Dr. Zhiqiang Lin from Ohio State University presented the Security-Enhanced Radio Access Network (SE-RAN) project to address cellular network threats using O-RAN. The project includes 5G-Spector, a framework for detecting L3 protocol exploits via MobiFlow and MobieXpert, and 5G-XSec, a framework leveraging deep learning and LLMs for threat analysis at the network edge. Dr. Lin also outlined a vision for AI convergence with cellular security for enhanced threat detection. Why it matters: Enhancing 5G security through AI and open architectures is critical for protecting next-generation mobile networks in the GCC region and globally.
Muhammad Shafique from NYU Abu Dhabi discusses building energy-efficient and robust EdgeAI systems. The talk covers trends, challenges, and techniques for optimizing software and hardware stacks. These optimizations aim to enable embodied AI in autonomous systems, IoT-Healthcare, Industrial-IoT, and smart environments. Why it matters: The research addresses key challenges in deploying AI on resource-constrained edge devices in the GCC region, particularly regarding energy efficiency and security.
NYU Abu Dhabi hosted a talk by Prof. Debdeep Mukhopadhyay on the intersection of machine learning and hardware security. The talk covered using ML/DL for side-channel attacks, leakage assessment in crypto-devices, and threats to hardware security primitives. Prof. Mukhopadhyay is a visiting professor at NYU Abu Dhabi and Institute Chair Professor at IIT Kharagpur. Why it matters: The talk highlights the growing importance of hardware security in modern systems and the role of machine learning in both attacking and defending hardware vulnerabilities.
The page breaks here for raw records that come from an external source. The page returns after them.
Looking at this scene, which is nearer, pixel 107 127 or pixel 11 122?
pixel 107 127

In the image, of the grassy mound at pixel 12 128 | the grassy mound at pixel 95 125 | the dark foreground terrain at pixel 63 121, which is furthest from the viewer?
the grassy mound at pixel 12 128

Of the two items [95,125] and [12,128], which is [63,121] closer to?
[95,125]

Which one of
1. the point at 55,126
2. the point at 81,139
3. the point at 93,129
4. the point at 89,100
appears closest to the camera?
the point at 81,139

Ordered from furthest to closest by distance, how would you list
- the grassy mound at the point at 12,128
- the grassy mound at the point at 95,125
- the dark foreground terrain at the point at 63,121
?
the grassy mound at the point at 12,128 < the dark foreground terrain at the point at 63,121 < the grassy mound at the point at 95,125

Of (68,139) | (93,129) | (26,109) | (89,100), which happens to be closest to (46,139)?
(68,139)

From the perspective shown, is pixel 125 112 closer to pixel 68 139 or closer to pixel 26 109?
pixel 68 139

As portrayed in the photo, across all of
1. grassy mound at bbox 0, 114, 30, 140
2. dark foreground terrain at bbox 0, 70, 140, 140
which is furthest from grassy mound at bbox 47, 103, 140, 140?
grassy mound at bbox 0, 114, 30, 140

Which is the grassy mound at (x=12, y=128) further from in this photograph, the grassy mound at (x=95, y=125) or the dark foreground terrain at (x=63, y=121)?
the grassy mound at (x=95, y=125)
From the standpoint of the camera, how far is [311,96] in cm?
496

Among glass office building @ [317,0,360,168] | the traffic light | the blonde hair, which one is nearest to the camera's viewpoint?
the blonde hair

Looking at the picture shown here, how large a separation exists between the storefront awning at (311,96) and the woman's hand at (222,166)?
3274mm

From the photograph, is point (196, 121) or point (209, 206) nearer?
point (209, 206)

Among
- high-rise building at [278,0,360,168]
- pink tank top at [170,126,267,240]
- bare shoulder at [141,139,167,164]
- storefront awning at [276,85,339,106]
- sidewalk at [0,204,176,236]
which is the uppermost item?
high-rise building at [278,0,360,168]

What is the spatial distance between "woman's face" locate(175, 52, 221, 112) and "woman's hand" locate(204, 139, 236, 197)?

A PhD candidate from the University of Waterloo presented on threats from large machine learning systems at MBZUAI. The talk covered data privacy during inference and the misuse of ML systems to generate deepfakes. The speaker also analyzed differential privacy and watermarking as potential solutions. Why it matters: Understanding and mitigating the risks of large ML systems is crucial for responsible AI development and deployment in the region.
This article discusses adversarial training (AT) as a method to improve the robustness of machine learning models against adversarial attacks. AT aims to correctly classify data and ensure no data fall near decision boundaries, simulating adversarial attacks during training. Dr. Jingfeng Zhang from RIKEN-AIP will present on improvements to AT and its application in evaluating and enhancing the reliability of ML methods. Why it matters: As ML models become more prevalent in real-world applications in the GCC region, ensuring their robustness against adversarial attacks is crucial for maintaining their reliability and security.
MBZUAI Associate Professor Karthik Nandakumar is conducting computer vision research with students, focusing on security, privacy, and trustworthiness in AI. His SPriNT-AI lab is developing machine learning algorithms for industries like energy, health, and security, aligning research with the UAE’s strategic goals. One project involves using drones to detect defects in solar plants in collaboration with Masdar. Why it matters: This applied research contributes to the UAE's sustainable development goals and enhances the practical skills of AI students for local industry needs.